**EXERCISE PROMPT**:
Copy every line of the material below word for word, leaving the pictures out.

Items taken from a data source:
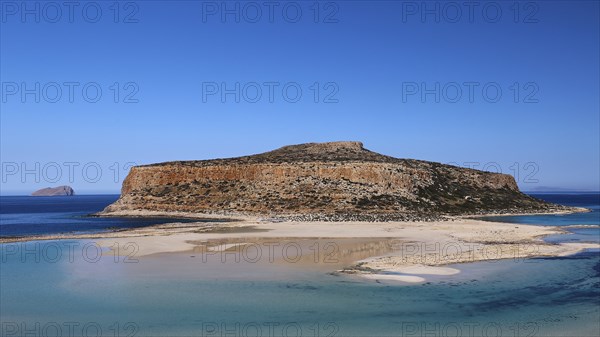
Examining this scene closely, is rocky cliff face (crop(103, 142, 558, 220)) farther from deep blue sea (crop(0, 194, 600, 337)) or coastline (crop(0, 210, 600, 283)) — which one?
deep blue sea (crop(0, 194, 600, 337))

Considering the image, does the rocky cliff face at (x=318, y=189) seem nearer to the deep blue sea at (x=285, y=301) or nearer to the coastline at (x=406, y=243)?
the coastline at (x=406, y=243)

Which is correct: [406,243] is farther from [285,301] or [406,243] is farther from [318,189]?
[318,189]

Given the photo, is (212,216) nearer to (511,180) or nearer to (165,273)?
(165,273)

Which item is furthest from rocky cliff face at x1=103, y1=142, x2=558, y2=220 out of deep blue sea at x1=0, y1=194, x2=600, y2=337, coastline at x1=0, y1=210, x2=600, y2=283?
deep blue sea at x1=0, y1=194, x2=600, y2=337

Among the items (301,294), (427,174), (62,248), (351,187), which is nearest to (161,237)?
(62,248)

**FINISHED TASK**:
Examining this scene closely, is rocky cliff face (crop(103, 142, 558, 220)) farther from deep blue sea (crop(0, 194, 600, 337)) or coastline (crop(0, 210, 600, 283)) — which one?
deep blue sea (crop(0, 194, 600, 337))

Considering the image, does the rocky cliff face at (x=318, y=189) seem nearer to the deep blue sea at (x=285, y=301) or nearer to the coastline at (x=406, y=243)?
the coastline at (x=406, y=243)

Which is correct: [406,243] is farther from [285,301] or [406,243] is farther from [318,189]?
[318,189]

Given the photo, is (212,216) nearer to (511,180) or nearer to (165,273)?
(165,273)

Which item is furthest from rocky cliff face at x1=103, y1=142, x2=558, y2=220 out of deep blue sea at x1=0, y1=194, x2=600, y2=337, coastline at x1=0, y1=210, x2=600, y2=283?
deep blue sea at x1=0, y1=194, x2=600, y2=337

Among the items (301,294), (427,174), (62,248), (351,187), which is nearest to (161,237)?
(62,248)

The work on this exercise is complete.